About to ask him, “What quality? What naivety?”
As if reading my thoughts, “You just are – there’s no reason. I don’t know --- you just are.” In all of our fifty-three years of marriage that was all I could ever get out of him. Even in an argument.
“What’s the difference,” he’d say, “I love you.”
Dr. Oakton's Funeral
When Dr. Oakton died, years later, at his funeral I sat next to a typical Picasso’s Weeping Woman, the handkerchief never left her face.
“Dr. Oakton saved my son’s life,” she said. “Something growing inside of him that he found. He wrote a letter. The army allowed Dr. Oakton to treat him.”
Standing Kaddish and following the old men’s prayers around his coffin, I had my remembrances.
He once said, “I always learn something from my patients, so that I can pass on their gathered experience to others, from patient to patient, not that I pick and choose the patient I learn from most.

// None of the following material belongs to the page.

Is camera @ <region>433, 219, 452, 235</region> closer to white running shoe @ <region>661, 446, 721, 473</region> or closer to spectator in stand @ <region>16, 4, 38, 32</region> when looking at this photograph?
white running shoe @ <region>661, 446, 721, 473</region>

One patient I had, I always knew that I would have an attachment to him. He suffered a heart attack and I suffered with him. I sent him to a specialist, and am not ashamed to tell you I sobbed openly when I learned that he was gone.”
And now I was sobbing openly for him.
Again, I’m back in Dr. Oakton’s office. I feel locked in, poverty and inferiority are tied with heavy twine to these bars. I can’t get out. “I feel like I’m in a prison,” I say.
“You’re doing that all on your own,” he said, “Give yourself permission to get out. A prisoner in a 5x7 cell doesn’t have the keys. They can’t get out, but you can."
I hear crying at his coffin up front.